1GB of process memory for a single HDD backed bluestore OSD was never 
the recommendation.  Prior to the memory autotuning we had the overall 
bluestore cache size set to 1GB for HDDs, but that does not mean that a 
bluestore OSD could ever consistently fit in a 1GB memory envelope.  It 
would be 1GB of cache plus whatever else the OSD needed to run.  In the 
filestore days we did (usually!) use less memory because we used the 
global page cache more than dedicated per-daemon caches.  That works 
well for slower disks but isn't necessarily a great model if you've got 
a box full of NVMe drives and/or want to have more control over what 
gets cached and how.  Generally the trend (and not just for Ceph) is to 
get the kernel out of the way and shard everything as much as possible.  
The page cache doesn't really fit well with that model as storage keeps 
getting faster and faster.  Having said all of that, it wasn't 
necessarily uncommon for filestore OSDs to use 1-2GB of RAM either 
especially during recovery and if the pglog is full.  The big difference 
is that now we are actually working toward trying to keep the OSD (and 
other daemons) within a certain memory boundary and historically we 
didn't do that at all.

We have set the OSDs to use the bitmap allocator. Is the fact that we get tcmalloc stats a contradiction to this?

No, the bitmap allocator won't prevent you from getting tcmalloc stats.  
tcmalloc controls memory allocations, the bitmap allocator controls disk 
allocations.

I did not consider upgrading from mimic, because a lot of people report stability issues that might be caused by a regression in the message queueing. There was a longer e-mail about clusters from nautilus and higher collapsing under trivial amounts of rebalancing, pool deletion and other admin tasks. Before I consider upgrading, I want to test this on a lab cluster we plan to set up soon.

I will look at the memory profiling. If one can use this on a production system, I will give it a go.

Best regards,
=================
Frank Schilder
AIT Risø Campus
Bygning 109, rum S14

________________________________________
From: Mark Nelson <mnelson@xxxxxxxxxx>
Sent: 14 July 2020 14:48:36
To: Frank Schilder; ceph-users@xxxxxxx
Subject: Re:  Re: OSD memory leak?

Hi Frank,

These might help:

https://docs.ceph.com/docs/master/rados/troubleshooting/memory-profiling/

https://gperftools.github.io/gperftools/heapprofile.html

https://gperftools.github.io/gperftools/heap_checker.html

Regarding the mempools, they don't track all of the memory usage in
Ceph, only things that were allocated using mempools.  There are many
other things (rocksdb block cache for example) that don't use them.
It's only giving you a partial picture of memory usage.  In your example
below, that byte value from the thread cache freelist looks very wrong.
Ignoring that for a moment though, there's a ton of memory that's been
unmapped and released to the OS, but hasn't been reclaimed by the
kernel.  That's either because the kernel doesn't have enough memory
pressure to bother reclaiming it, or because it's all fragmented chunks
of a huge page that the kernel can't fully reclaim.  That tells me you
should definitely be looking at the transparent huge page (THP)
configuration on your nodes.  Looking back at batrick's PR that disables
THP for Ceph, it looks like we only backported it to nautilus but not
mimic.  On that topic, have you considered upgrading to Nautilus?

Mark

On 7/14/20 2:56 AM, Frank Schilder wrote:
Dear Mark,

thanks for the quick answer.
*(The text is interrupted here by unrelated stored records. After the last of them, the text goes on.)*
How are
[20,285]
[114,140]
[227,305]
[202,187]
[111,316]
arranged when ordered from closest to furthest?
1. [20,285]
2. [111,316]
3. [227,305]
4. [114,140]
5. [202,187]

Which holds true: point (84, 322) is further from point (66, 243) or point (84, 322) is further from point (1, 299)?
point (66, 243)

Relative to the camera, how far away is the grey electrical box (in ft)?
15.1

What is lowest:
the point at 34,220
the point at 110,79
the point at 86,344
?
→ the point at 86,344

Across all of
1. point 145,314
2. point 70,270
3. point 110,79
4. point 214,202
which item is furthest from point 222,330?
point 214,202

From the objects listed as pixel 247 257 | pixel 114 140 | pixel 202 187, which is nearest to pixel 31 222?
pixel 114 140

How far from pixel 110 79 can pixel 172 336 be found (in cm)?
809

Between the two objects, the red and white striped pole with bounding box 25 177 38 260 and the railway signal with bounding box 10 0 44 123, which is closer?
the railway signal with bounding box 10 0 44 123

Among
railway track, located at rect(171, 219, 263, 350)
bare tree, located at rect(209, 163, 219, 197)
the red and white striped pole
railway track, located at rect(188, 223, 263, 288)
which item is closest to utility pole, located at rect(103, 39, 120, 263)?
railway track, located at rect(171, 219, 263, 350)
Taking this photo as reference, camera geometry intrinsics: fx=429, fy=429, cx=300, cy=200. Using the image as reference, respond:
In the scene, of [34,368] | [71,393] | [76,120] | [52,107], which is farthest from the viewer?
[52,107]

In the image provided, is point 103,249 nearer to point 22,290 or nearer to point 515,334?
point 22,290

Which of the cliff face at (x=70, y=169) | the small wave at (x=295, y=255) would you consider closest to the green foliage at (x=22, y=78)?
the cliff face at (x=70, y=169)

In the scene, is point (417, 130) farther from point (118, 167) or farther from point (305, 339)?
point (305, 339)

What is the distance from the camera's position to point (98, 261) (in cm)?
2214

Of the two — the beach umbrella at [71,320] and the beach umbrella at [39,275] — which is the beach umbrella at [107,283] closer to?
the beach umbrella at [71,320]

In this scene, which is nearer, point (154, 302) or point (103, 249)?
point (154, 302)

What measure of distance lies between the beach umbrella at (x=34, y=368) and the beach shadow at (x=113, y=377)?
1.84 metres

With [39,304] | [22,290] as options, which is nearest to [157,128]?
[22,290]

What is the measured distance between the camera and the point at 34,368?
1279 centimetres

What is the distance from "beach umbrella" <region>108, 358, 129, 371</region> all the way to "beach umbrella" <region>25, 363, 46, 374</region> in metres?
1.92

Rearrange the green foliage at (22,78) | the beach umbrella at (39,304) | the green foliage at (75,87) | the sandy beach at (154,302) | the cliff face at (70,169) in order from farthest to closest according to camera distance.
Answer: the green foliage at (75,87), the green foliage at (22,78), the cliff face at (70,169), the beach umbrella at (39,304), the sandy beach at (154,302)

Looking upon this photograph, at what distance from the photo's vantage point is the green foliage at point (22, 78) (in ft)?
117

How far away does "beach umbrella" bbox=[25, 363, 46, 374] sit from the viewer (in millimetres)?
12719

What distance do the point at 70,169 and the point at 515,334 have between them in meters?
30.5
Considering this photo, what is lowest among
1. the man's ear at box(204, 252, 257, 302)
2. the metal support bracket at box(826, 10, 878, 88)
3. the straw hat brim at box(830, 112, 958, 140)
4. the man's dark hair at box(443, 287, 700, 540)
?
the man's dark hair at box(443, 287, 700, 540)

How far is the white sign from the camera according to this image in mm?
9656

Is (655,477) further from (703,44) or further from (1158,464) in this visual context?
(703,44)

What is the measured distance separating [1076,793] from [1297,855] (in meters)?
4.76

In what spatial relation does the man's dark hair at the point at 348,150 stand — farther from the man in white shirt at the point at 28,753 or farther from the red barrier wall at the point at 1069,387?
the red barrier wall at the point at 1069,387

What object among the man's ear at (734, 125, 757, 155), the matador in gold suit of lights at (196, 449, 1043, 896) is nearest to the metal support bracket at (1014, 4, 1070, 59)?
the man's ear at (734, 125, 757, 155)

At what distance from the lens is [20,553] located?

I would try the memory profiler if I could find any documentation on it. In fact, I just guessed the "heap stats" command and have a hard time finding anything on the OSD daemon commands. Could you possibly point me to something? Also how to interpret the mempools? Is it correct to say that out of the memory_target only the mempools total is actually used and the remaining memory is lost due to leaks?

For example, for OSD 256 I get the stats below after just 2 months uptime. Am I looking at a 5.5GB memory leak here?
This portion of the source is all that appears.